Die Kontaktpersonen werden in zwei Kategorien – »enger« und »loser« Kontakt – eingeteilt und mittels behördlicher Bescheide eine »Absonderung« oder eine »Verkehrsbeschränkung« angeordnet, also zur Selbstisolation aufgefordert. In der Regel sind das alle Menschen, die sich mindestens 20 Minuten mit weniger als einem Meter Abstand zum Infizierten aufgehalten haben. Weitere Verdachts- oder Erkrankungsfälle unter den Kontaktpersonen werden im EMS erfasst. Die Nachverfolgung ist extrem aufwendig. Alle Landesregierungen haben ihr Personal bereits aufgestockt. Eine flächendeckende Schließung von Kindergärten, Schulen, Restaurants, Geschäften und anderen Unternehmen will man unbedingt vermeiden. Der Bevölkerung und der Wirtschaft wäre ein zweiter Shutdown wohl nicht zumutbar, meinen ExpertInnen.
Tisch an Tisch
Großraumbüros stehen indessen wegen vermeintlich größerer Infektionsgefahr wieder verstärkt in der Kritik. Für Umweltmediziner Hans-Peter Hutter ist das aber mehr eine Frage der Abstände und der Belüftung – beides kann in großen wie in kleinen Räumen problematisch sein. »Früher hat man sich über die Luftqualität wenig Gedanken gemacht, das Thema wurde immer etwas belächelt«, verweist Hutter auf die Win-win-Situation für Unternehmen: Schlechte Luft senkt die Leistungsfähigkeit der MitarbeiterInnen und macht krank. Häufige und längere Krankenstände sind die Folge. Mechanische Anlagen, in modernen Bürokomplexen meist Standard, liefern, wenn sie gut gewartet sind, verlässlich Frischluft. Müssen die Fenster selbst geöffnet werden, ist die Luftqualität oft schlechter: Man vergisst gerne darauf oder die KollegInnen sind sich uneinig über die Häufigkeit und Dauer der Stoßlüftungen.
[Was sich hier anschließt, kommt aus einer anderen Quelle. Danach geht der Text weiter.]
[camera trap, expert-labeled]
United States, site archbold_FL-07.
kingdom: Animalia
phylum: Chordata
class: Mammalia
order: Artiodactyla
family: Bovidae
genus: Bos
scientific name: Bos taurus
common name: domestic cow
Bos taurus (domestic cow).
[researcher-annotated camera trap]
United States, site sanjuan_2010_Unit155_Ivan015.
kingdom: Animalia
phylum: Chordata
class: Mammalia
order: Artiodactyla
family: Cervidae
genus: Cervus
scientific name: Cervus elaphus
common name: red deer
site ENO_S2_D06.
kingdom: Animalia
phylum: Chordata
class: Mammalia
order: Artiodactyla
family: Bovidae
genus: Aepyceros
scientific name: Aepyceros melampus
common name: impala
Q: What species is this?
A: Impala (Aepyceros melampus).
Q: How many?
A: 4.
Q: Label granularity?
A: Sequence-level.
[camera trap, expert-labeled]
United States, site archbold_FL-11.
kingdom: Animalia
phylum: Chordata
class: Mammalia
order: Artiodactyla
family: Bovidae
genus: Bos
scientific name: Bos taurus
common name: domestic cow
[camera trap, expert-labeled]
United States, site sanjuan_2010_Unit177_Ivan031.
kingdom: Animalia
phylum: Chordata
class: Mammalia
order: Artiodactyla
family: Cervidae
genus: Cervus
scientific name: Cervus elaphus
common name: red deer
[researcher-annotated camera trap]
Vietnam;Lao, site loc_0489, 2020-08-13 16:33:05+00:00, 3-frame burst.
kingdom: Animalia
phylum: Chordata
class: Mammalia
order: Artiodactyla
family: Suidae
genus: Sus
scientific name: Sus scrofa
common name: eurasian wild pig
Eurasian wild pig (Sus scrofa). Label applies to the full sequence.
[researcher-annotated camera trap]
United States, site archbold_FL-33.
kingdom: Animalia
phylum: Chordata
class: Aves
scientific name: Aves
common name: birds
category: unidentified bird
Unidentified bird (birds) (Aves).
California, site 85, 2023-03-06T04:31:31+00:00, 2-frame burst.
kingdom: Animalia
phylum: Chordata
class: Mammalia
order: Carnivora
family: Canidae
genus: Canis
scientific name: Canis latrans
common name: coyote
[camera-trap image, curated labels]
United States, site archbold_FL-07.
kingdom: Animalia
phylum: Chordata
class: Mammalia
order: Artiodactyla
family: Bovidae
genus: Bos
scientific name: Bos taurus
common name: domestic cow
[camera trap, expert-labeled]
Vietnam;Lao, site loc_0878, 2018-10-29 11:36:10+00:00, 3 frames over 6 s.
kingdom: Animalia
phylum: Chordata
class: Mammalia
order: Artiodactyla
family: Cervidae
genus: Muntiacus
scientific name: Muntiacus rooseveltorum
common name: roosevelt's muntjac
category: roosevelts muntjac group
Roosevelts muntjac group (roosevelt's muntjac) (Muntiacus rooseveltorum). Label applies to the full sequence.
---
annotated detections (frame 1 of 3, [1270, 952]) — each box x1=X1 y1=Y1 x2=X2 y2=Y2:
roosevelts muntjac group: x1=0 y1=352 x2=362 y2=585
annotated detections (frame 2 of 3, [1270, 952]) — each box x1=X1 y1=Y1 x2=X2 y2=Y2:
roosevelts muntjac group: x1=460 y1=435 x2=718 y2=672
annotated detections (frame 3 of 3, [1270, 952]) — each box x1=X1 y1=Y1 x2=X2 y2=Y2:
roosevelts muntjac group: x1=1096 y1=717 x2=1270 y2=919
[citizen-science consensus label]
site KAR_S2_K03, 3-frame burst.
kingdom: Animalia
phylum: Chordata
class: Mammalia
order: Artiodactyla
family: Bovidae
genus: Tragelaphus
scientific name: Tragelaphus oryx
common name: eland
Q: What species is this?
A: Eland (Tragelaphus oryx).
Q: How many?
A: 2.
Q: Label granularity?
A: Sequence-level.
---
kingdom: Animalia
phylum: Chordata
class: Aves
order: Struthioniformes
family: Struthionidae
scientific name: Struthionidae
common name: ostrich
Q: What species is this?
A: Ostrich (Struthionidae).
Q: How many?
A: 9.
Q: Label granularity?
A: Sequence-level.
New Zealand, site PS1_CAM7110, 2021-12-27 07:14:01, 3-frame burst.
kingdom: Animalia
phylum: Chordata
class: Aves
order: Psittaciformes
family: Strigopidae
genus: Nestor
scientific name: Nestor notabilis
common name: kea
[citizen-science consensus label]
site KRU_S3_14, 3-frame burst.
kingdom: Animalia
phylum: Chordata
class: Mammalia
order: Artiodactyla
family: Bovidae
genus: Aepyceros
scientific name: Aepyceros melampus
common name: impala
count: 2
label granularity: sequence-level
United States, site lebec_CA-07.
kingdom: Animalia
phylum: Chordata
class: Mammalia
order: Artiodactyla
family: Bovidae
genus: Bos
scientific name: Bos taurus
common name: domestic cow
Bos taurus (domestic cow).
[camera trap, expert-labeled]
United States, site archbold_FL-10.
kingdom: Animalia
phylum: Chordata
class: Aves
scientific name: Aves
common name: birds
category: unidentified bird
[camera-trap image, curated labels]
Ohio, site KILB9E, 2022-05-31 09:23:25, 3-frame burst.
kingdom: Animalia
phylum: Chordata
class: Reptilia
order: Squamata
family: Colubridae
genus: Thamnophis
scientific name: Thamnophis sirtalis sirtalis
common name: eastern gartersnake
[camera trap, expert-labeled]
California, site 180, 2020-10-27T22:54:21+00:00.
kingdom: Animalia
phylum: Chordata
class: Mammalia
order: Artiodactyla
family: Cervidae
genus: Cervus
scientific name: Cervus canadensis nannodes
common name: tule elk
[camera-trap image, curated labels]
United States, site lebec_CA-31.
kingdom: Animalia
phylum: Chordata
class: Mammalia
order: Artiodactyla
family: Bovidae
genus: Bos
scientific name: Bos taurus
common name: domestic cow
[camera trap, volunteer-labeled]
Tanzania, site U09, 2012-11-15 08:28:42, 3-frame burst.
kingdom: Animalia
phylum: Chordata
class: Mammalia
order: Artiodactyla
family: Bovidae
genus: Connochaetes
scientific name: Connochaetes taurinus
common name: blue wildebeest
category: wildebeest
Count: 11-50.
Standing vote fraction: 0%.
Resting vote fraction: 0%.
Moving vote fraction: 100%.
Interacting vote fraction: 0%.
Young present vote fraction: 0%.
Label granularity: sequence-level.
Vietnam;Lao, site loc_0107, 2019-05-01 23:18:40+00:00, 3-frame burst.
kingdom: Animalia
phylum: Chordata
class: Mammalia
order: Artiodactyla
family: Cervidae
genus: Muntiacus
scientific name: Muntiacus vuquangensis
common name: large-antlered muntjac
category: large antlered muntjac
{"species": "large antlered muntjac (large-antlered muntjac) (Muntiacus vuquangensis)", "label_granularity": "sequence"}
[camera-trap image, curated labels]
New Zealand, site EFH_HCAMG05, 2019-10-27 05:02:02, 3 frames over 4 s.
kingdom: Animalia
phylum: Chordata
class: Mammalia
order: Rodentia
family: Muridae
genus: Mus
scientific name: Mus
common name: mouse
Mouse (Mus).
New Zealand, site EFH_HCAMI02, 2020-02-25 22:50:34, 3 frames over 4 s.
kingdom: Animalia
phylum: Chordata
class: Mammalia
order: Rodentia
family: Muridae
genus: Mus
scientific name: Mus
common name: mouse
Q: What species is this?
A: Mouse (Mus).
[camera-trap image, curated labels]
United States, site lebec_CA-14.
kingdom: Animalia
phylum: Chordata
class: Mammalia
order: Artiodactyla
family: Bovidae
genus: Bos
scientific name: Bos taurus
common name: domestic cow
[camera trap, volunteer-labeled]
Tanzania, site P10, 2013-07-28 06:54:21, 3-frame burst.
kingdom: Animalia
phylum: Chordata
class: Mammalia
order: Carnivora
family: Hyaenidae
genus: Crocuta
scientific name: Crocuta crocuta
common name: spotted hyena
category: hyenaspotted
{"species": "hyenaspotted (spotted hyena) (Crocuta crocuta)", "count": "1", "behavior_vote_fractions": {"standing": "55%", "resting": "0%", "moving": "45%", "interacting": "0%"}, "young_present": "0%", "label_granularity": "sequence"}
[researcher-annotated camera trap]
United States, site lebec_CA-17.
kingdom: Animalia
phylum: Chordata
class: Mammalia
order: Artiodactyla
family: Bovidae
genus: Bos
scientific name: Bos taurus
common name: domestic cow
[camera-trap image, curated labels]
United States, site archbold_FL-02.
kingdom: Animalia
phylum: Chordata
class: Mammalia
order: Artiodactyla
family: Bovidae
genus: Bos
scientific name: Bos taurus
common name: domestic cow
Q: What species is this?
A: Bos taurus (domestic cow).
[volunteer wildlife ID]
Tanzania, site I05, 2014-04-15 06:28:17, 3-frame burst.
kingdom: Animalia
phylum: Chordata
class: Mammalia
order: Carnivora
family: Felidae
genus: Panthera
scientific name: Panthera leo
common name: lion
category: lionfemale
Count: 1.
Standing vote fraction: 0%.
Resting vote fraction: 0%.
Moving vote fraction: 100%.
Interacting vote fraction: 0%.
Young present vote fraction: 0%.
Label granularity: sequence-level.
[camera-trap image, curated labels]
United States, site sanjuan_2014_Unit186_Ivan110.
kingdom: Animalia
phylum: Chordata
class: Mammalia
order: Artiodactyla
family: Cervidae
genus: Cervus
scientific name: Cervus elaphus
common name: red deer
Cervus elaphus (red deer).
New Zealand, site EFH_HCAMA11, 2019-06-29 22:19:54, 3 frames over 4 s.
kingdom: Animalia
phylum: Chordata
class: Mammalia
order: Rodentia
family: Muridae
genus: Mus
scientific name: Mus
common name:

2010 wurden in Österreich 140.000 m² Bürofläche bezogen, fast 80 % davon waren Großraumbüros. Aktuell befinden sich 155.000 m² Bürofläche in Fertigstellung, rund 130.000 (85 %) davon sind Großraumbüros. Aus der nun notwendigen Umgestaltung der Flächen entwickelt sich bereits ein eigener Geschäftszweig. Das Bregenzer Unternehmen Offezio bietet unter dem Motto »Corona ready« die Adaptierung bestehender Büros an. Zum Einsatz kommen flexible Trennwände, Sensoren zur Messung der Raumluftqualität sowie kontaktlose Möglichkeiten, um Türen zu öffnen oder die Hände zu desinfizieren. Leitsysteme regeln häufig genutzte Wege und markieren Ausweichzonen in engen Bereichen. Sollte ein Impfstoff entwickelt werden und ein Normalbetrieb in den Unternehmen wieder möglich sein, sind die Umbauten – falls gewünscht – großteils abbaubar oder anderweitig verwendbar.
Offenes Layout
Doch auch Architekten wie Oliver Oszwald, Partner bei HNP architects, sieht die Zeit klassischer Großraumbüros ohnehin abgelaufen und »eine Tendenz zu mehr Besprechungsräumen und Projektbereichen« mit offenem Layout. Das Raumangebot wird vielfältiger, mit flexiblen Workspaces, die das traditionelle Setting – Tisch an Tisch, Arbeitskoje an Arbeitskoje – zunehmend verdrängen.
Die vehemente Ablehnung von Remote Work hat sich in vielen Unternehmen durch Corona plötzlich in Wohlgefallen aufgelöst. Das Pendel schlägt nun in die andere Richtung aus: Braucht man diese riesigen Büroflächen überhaupt noch? »Das Ergebnis wird eine neue Arbeitswelt mit intelligenter und mehrfach programmierbarer Zonierung sein«, meint Oszwald. »Wir stehen vor einem Wechsel von der Präsenzkultur hin zum mobilen Arbeiten.«
Aufgrund der positiven Erfahrungen wollen 60 % der Unternehmen auch zumindest teilweise am Homeoffice festhalten. Was in bestehenden Abteilungen hervorragend funktioniert, stößt in wechselnden Teams oder beim Onboarding neuer Mitarbeiterinnen und Mitarbeiter jedoch an die Grenzen. Die Firmengebäude werden deshalb nicht aussterben. Das Büro der Zukunft könnte sich aber zu einem Ort des persönlichen Austauschs wandeln, in dem Unternehmenskultur gelebt wird.